Traceback (most recent call last):
  File "tools/train.py", line 242, in <module>
    main()
  File "tools/train.py", line 238, in main
    meta=meta)
  File "/mmsegmentation/mmseg/apis/train.py", line 194, in train_segmentor
    runner.run(data_loaders, cfg.workflow)
  File "/opt/conda/lib/python3.7/site-packages/mmcv/runner/iter_based_runner.py", line 133, in run
    iter_runner(iter_loaders[i], **kwargs)
  File "/opt/conda/lib/python3.7/site-packages/mmcv/runner/iter_based_runner.py", line 60, in train
    outputs = self.model.train_step(data_batch, self.optimizer, **kwargs)
  File "/opt/conda/lib/python3.7/site-packages/mmcv/parallel/data_parallel.py", line 67, in train_step
    return self.module.train_step(*inputs[0], **kwargs[0])
  File "/mmsegmentation/mmseg/models/segmentors/base.py", line 138, in train_step
    losses = self(**data_batch)
  File "/opt/conda/lib/python3.7/site-packages/torch/nn/modules/module.py", line 722, in _call_impl
    result = self.forward(*input, **kwargs)
  File "/opt/conda/lib/python3.7/site-packages/mmcv/runner/fp16_utils.py", line 98, in new_func
    return old_func(*args, **kwargs)
  File "/mmsegmentation/mmseg/models/segmentors/base.py", line 108, in forward
    return self.forward_train(img, img_metas, **kwargs)
  File "/mmsegmentation/mmseg/models/segmentors/encoder_decoder.py", line 144, in forward_train
    gt_semantic_seg)
  File "/mmsegmentation/mmseg/models/segmentors/encoder_decoder.py", line 88, in _decode_head_forward_train
    self.train_cfg)
  File "/mmsegmentation/mmseg/models/decode_heads/decode_head.py", line 204, in forward_train
    losses = self.losses(seg_logits, gt_semantic_seg)
  File "/opt/conda/lib/python3.7/site-packages/mmcv/runner/fp16_utils.py", line 186, in new_func
    return old_func(*args, **kwargs)
  File "/mmsegmentation/mmseg/models/decode_heads/decode_head.py", line 265, in losses
    seg_logit, seg_label, ignore_index=self.ignore_index)
  File "/mmsegmentation/mmseg/models/losses/accuracy.py", line 49, in accuracy
    correct = correct[:, target != ignore_index]

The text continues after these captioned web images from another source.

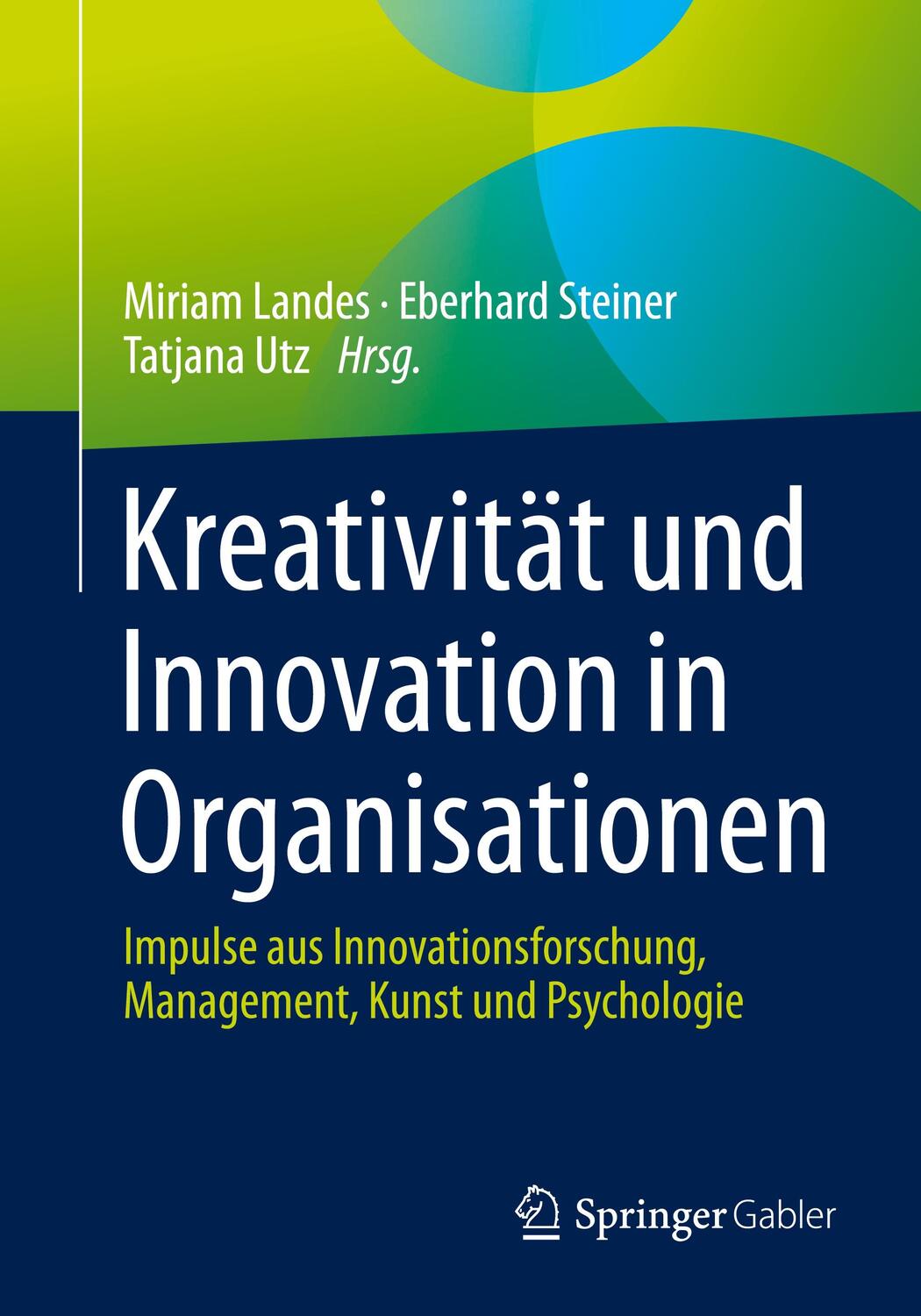 Cover: 9783662631164 | Kreativität und Innovation in Organisationen | Miriam Landes (u. a.)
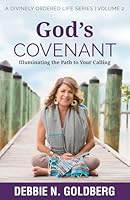 God's Covenant: Illuminating the path to your calling (A Divinely Ordered Life) 0998322717 Book Cover
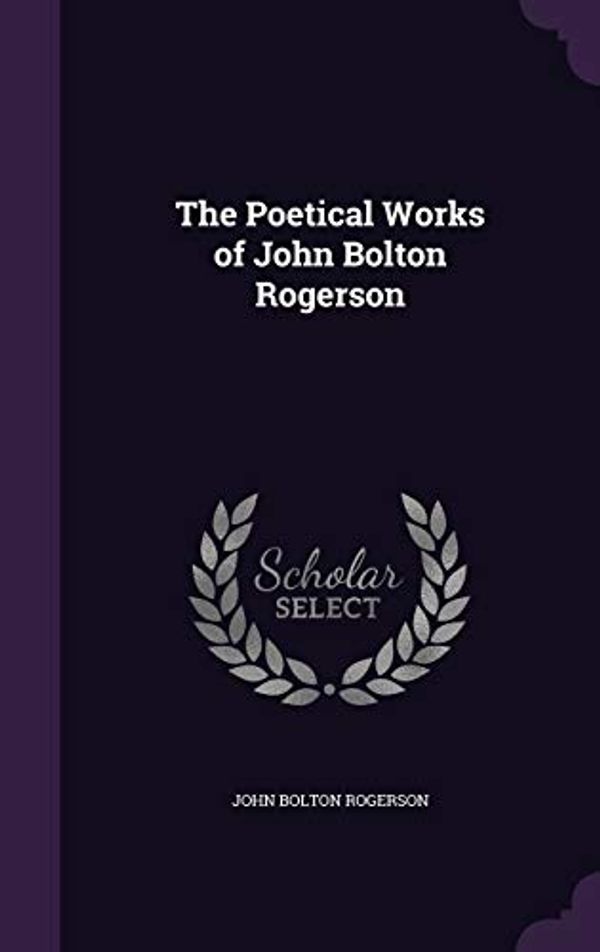 Cover Art for 9781359103642, The Poetical Works of John Bolton Rogerson by John Bolton Rogerson
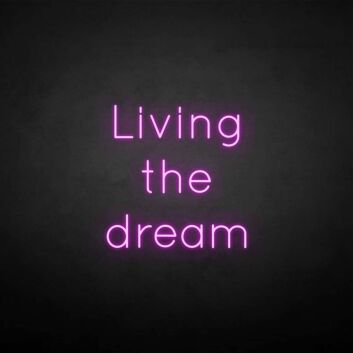 &#39;Living the dream&#39; neon sign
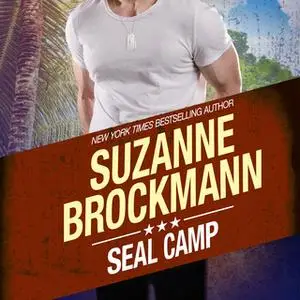 «SEAL Camp» by Suzanne Brockmann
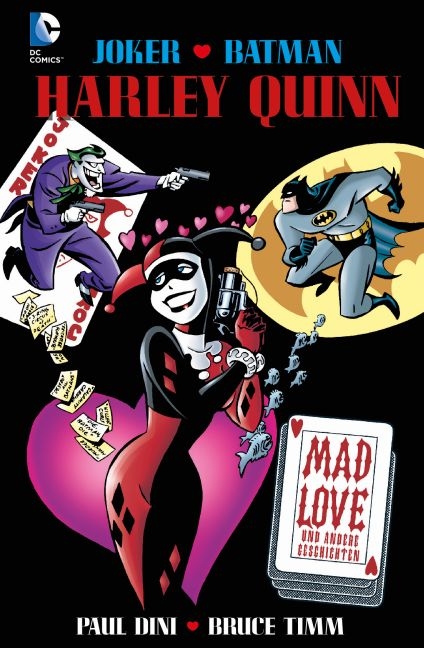 Harley Quinn: Mad Love - Paul Dini, Bruce Timm, Kelley Puckett, Mike Probeck
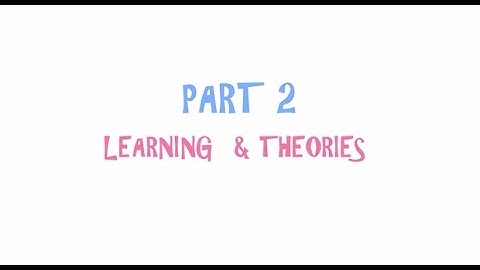 Learning and Theories (part 2)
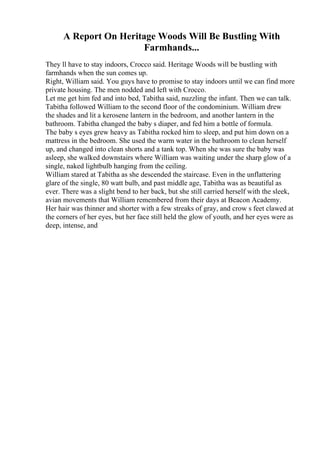 A Report On Heritage Woods Will Be Bustling With
Farmhands...
They ll have to stay indoors, Crocco said. Heritage Woods will be bustling with
farmhands when the sun comes up.
Right, William said. You guys have to promise to stay indoors until we can find more
private housing. The men nodded and left with Crocco.
Let me get him fed and into bed, Tabitha said, nuzzling the infant. Then we can talk.
Tabitha followed William to the second floor of the condominium. William drew
the shades and lit a kerosene lantern in the bedroom, and another lantern in the
bathroom. Tabitha changed the baby s diaper, and fed him a bottle of formula.
The baby s eyes grew heavy as Tabitha rocked him to sleep, and put him down on a
mattress in the bedroom. She used the warm water in the bathroom to clean herself
up, and changed into clean shorts and a tank top. When she was sure the baby was
asleep, she walked downstairs where William was waiting under the sharp glow of a
single, naked lightbulb hanging from the ceiling.
William stared at Tabitha as she descended the staircase. Even in the unflattering
glare of the single, 80 watt bulb, and past middle age, Tabitha was as beautiful as
ever. There was a slight bend to her back, but she still carried herself with the sleek,
avian movements that William remembered from their days at Beacon Academy.
Her hair was thinner and shorter with a few streaks of gray, and crow s feet clawed at
the corners of her eyes, but her face still held the glow of youth, and her eyes were as
deep, intense, and
 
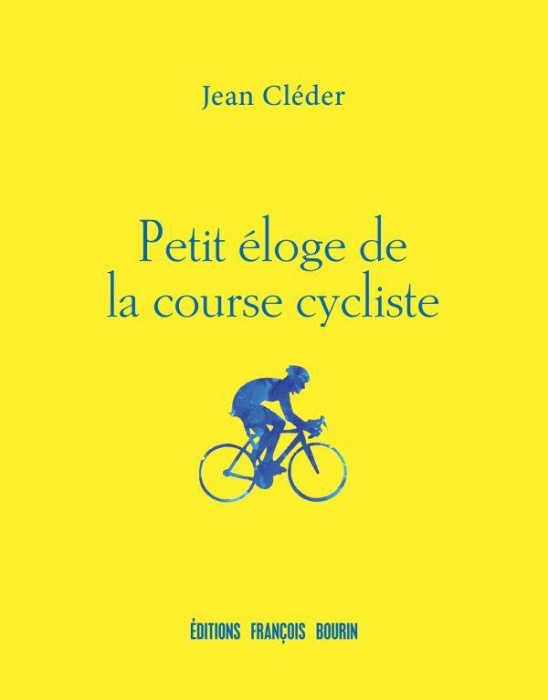 Emprunter Petit éloge de la course cycliste livre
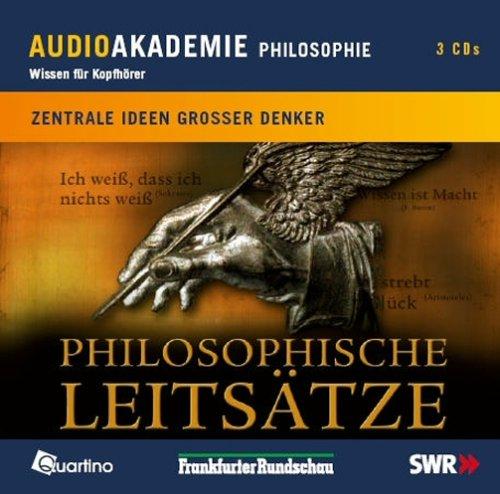 Philosophische Leitsätze, Zentrale Ideen großer Denker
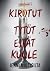 Kirotut tytöt eivät kuole by Jenni Multisilta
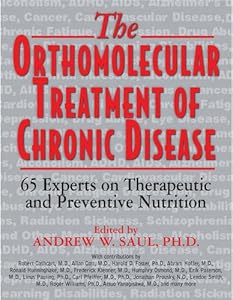 The Orthomolecular Treatment of Chronic Disease: 65 Experts on Therapeutic and Preventive Nutrition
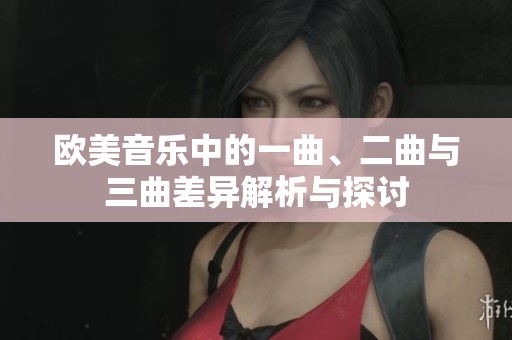 欧美音乐中的一曲、二曲与三曲差异解析与探讨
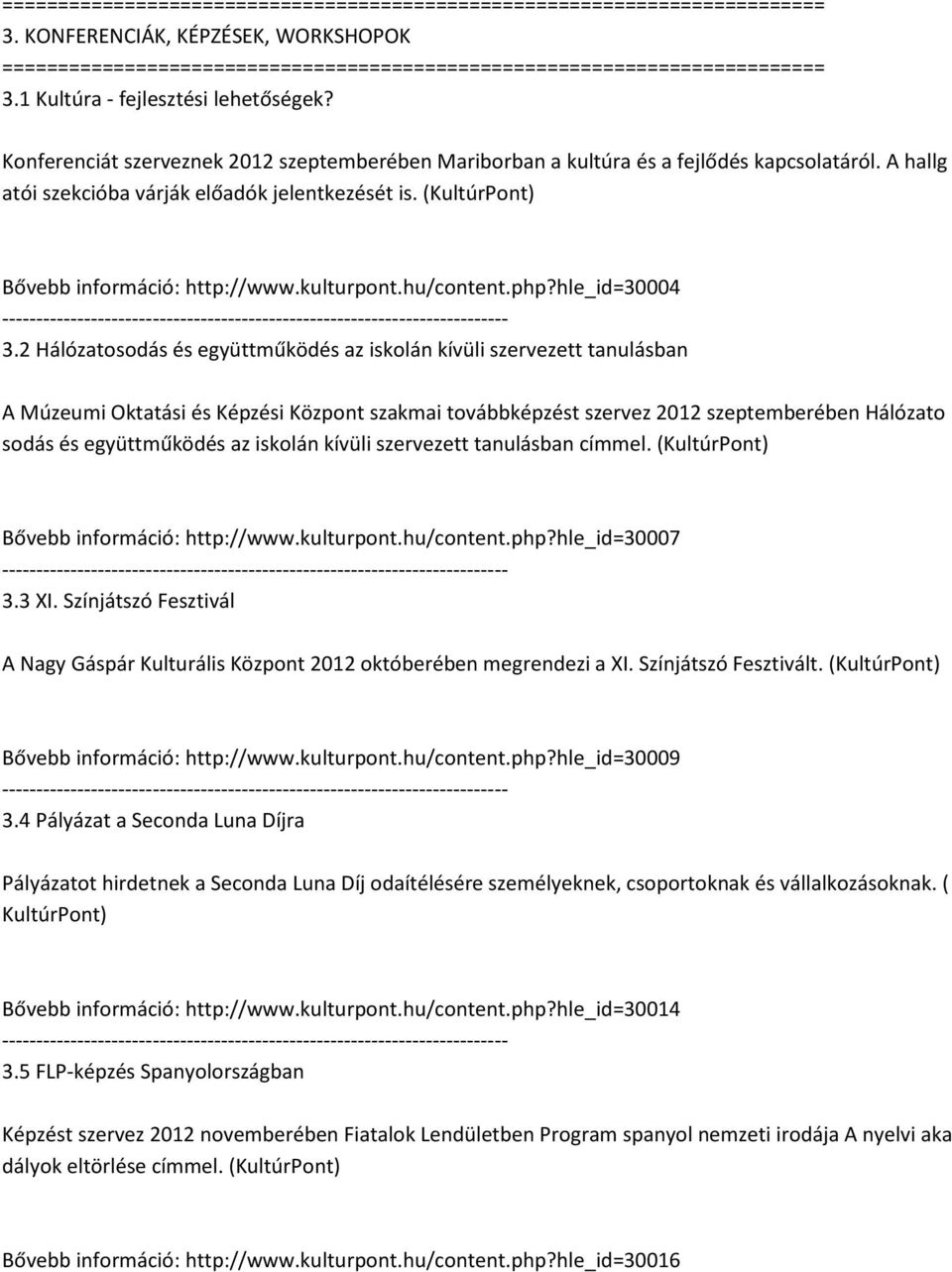 2 Hálózatosodás és együttműködés az iskolán kívüli szervezett tanulásban A Múzeumi Oktatási és Képzési Központ szakmai továbbképzést szervez 2012 szeptemberében Hálózato sodás és együttműködés az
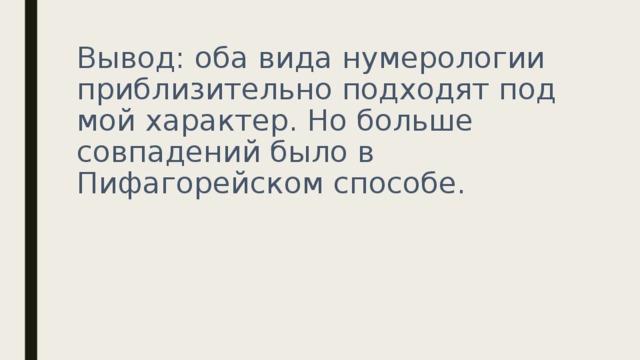 Вывод: оба вида нумерологии приблизительно подходят под мой характер. Но больше совпадений было в Пифагорейском способе.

  File "/opt/conda/lib/python3.7/site-packages/torch/utils/data/_utils/signal_handling.py", line 66, in handler
    _error_if_any_worker_fails()
RuntimeError: DataLoader worker (pid 3234) is killed by signal: Segmentation fault. 
[>>>>>>>>>>>>>>>>>>>>>>>>>>>>>>] 153/153, 1.5 task/s, elapsed: 99s, ETA:     0sFailed to detect content-type automatically for artifact /home/eric/Desktop/SEMSEGTEST/WORKDIR_1658470371250420/20220722_061257.log.
Added application/json as content-type of artifact /home/eric/Desktop/SEMSEGTEST/WORKDIR_1658470371250420/20220722_061257.log.json.
FranzEricSchneider commented 2 years ago

The project where I was running into these is no longer active, so I don't have any new information. If anyone has any ideas feel free to post, but I'll close this now.